American baseball player (born 1988)

Gary Allen Brown (born September 28, 1988) is an American former professional baseball outfielder. He played in Major League Baseball (MLB) for the San Francisco Giants.

==Amateur career==
After graduating from Diamond Bar High School, Brown attended California State University, Fullerton, where he played college baseball for the Cal State Fullerton Titans baseball team. Brown was a near consensus All-American in his final season. In 2008 and 2009, he played collegiate summer baseball with the Orleans Firebirds of the Cape Cod Baseball League and was named a league all-star in 2009. He was selected by the San Francisco Giants in the first round (24th overall) of the 2010 First-Year Player Draft, and signed for a $1.45 million bonus.

==Professional career==
===San Francisco Giants===
Brown made his professional debut with the Rookie-level Arizona Giants of the Arizona League and finished the 2010 season with the Single-A Salem-Keizer Volcanoes of the Northwest League. Overall, he hit .159 with two runs batted in (RBI) and two stolen bases in twelve games played.

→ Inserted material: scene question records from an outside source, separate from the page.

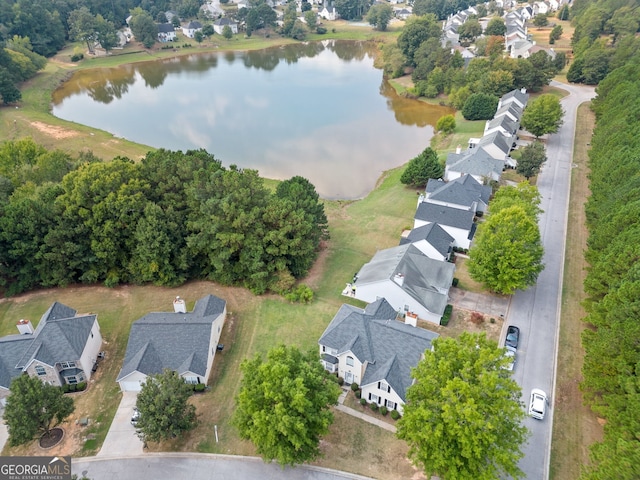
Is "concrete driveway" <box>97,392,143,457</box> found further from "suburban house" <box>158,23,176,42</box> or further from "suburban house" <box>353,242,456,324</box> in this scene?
"suburban house" <box>158,23,176,42</box>

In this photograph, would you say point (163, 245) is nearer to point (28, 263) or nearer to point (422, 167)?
point (28, 263)

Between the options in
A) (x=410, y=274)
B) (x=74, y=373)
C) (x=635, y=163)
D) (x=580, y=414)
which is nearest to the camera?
(x=580, y=414)

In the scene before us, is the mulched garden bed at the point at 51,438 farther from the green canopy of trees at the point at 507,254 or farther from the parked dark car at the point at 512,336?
the green canopy of trees at the point at 507,254

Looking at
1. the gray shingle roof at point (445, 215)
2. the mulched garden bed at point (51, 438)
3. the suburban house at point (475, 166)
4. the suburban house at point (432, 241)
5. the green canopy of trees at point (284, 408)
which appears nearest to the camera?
the green canopy of trees at point (284, 408)

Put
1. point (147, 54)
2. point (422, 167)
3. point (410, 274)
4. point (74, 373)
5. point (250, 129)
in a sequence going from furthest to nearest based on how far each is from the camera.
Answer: point (147, 54), point (250, 129), point (422, 167), point (410, 274), point (74, 373)

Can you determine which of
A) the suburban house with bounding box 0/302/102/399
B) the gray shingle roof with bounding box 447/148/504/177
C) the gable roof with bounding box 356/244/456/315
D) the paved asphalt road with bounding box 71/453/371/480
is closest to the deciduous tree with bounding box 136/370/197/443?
the paved asphalt road with bounding box 71/453/371/480

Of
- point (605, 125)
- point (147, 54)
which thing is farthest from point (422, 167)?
point (147, 54)

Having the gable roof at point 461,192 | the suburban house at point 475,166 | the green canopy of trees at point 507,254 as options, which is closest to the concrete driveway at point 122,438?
the green canopy of trees at point 507,254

Brown played the 2011 season with the High–A San Jose Giants of the California League. He was named California League Rookie of the Year. Brown was also selected to participate in the 2011 All-Star Futures Game at Chase Field in Phoenix, Arizona. For the season, he batted .336 in 559 at bats and set a franchise record for hits with 188. He also had 13 triples, 14 home runs and 80 RBIs while stealing 53 bases in 72 attempts. He was named an outfielder on Baseball Americas 2011 Minor League All Star team. Brown was added to the Giants 40-man roster on November 20, 2013.

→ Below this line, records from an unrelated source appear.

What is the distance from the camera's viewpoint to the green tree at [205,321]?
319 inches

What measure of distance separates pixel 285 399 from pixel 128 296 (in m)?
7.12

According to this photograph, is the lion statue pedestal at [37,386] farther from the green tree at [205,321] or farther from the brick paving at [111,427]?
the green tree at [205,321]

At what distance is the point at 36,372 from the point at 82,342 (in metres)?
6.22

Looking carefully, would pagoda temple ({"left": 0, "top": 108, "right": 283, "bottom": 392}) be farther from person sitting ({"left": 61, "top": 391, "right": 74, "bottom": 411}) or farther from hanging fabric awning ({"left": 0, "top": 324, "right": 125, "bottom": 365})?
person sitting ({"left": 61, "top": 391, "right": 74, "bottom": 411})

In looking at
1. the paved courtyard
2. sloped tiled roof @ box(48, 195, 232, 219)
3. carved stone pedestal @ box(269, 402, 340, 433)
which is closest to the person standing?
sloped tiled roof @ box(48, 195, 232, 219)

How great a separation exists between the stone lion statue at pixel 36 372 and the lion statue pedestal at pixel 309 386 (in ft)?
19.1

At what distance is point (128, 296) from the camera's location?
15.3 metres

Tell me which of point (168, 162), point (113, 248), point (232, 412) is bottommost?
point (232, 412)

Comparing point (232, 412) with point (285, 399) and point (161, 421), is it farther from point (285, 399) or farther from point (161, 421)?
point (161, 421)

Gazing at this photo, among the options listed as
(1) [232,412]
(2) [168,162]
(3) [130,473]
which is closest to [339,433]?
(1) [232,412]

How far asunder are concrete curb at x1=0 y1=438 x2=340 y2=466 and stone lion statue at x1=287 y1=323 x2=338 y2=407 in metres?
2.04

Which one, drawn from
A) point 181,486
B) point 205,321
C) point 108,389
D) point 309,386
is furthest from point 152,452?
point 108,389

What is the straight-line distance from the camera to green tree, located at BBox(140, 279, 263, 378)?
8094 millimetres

Brown was called up to the majors for the first time on September 2, 2014. He made his MLB debut the next day.

On March 31, 2015, Brown was designated for assignment by the Giants.

===St. Louis Cardinals===
On April 3, 2015, Brown was claimed off waivers by the St. Louis Cardinals. In 9 games for the Triple–A Memphis Redbirds, he went 4–for–25 (.160) with one RBI and one walk. Brown was designated for assignment by the Cardinals on April 21, following the promotion of Mitch Harris.

===Los Angeles Angels===
On April 22, 2015, Brown was claimed off waivers by the Los Angeles Angels of Anaheim. In 102 games for the Triple–A Salt Lake Bees, he batted .247/.297/.379 with 7 home runs, 47 RBI, and 14 stolen bases. Brown was released by the Angels organization on March 31, 2016.

===Southern Maryland Blue Crabs===
On April 17, 2016, Brown signed with the Southern Maryland Blue Crabs of the Atlantic League of Professional Baseball. In 113 games for the team, he hit .249/.302/.379 with 10 home runs, 40 RBI, and 21 stolen bases.

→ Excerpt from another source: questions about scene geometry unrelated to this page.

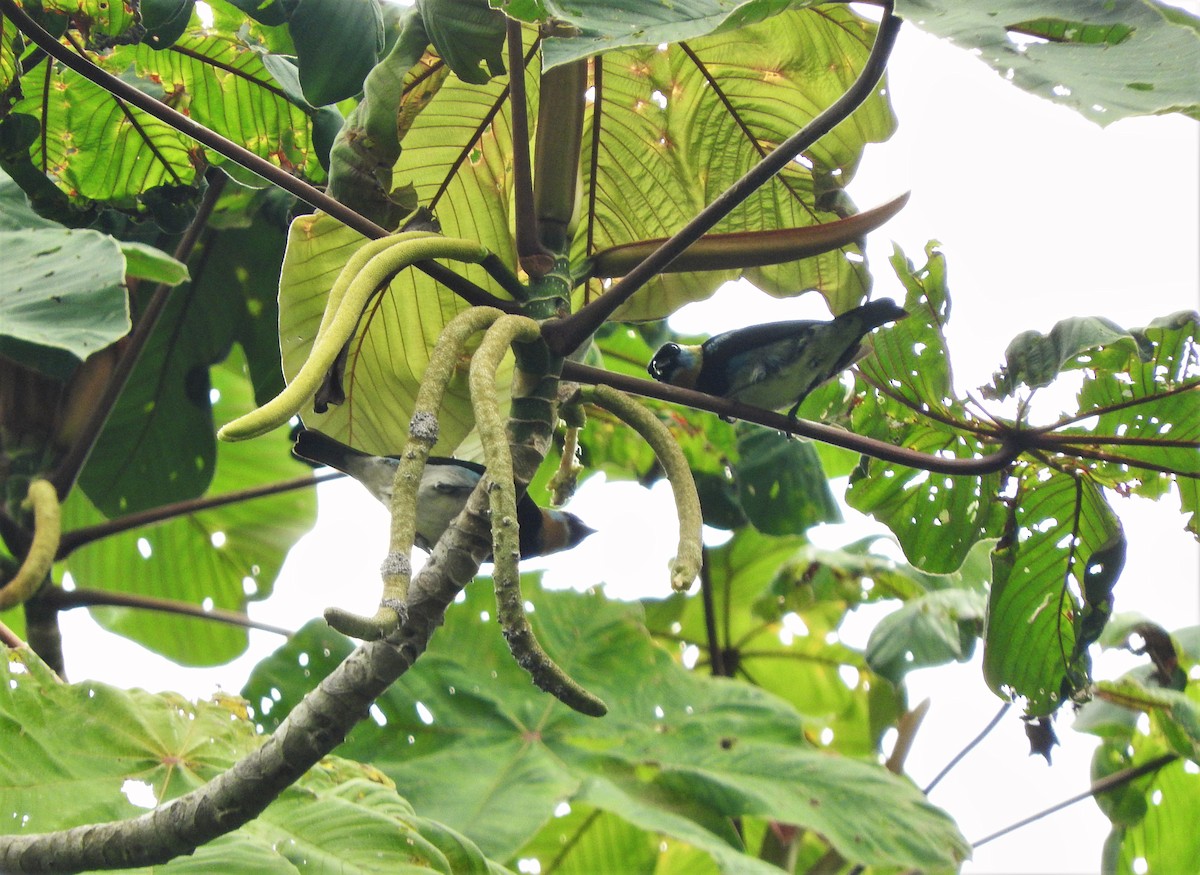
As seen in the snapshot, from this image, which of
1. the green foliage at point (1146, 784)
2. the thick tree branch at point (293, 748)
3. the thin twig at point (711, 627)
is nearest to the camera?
the thick tree branch at point (293, 748)

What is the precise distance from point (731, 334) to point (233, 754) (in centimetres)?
151

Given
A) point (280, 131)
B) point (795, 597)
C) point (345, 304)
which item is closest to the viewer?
point (345, 304)

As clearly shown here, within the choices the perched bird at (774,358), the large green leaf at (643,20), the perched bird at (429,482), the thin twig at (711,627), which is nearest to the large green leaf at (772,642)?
the thin twig at (711,627)

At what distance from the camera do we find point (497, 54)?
Answer: 1356mm

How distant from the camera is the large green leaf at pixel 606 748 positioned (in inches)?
98.0

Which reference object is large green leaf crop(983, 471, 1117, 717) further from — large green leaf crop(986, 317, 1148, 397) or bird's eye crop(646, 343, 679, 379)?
bird's eye crop(646, 343, 679, 379)

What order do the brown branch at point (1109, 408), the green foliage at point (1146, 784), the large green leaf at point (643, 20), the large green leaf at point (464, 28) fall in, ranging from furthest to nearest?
the green foliage at point (1146, 784) → the brown branch at point (1109, 408) → the large green leaf at point (464, 28) → the large green leaf at point (643, 20)

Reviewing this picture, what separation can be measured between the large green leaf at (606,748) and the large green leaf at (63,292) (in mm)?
1356

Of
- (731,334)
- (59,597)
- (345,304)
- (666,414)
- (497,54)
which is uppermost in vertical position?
(497,54)

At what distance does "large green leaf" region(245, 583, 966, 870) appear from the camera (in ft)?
8.17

Brown re–signed with the team on February 2, 2017 as a player/coach, serving as the team's hitting coach for the year. In 31 games, he slashed .298/.351/.430 with 4 home runs, 15 RBI, and 12 stolen bases. Brown announced his retirement from professional baseball on July 5.

==Personal life==
In July 2020, Brown appeared on the television show American Ninja Warrior in the Fourth Qualifying Round in St. Louis.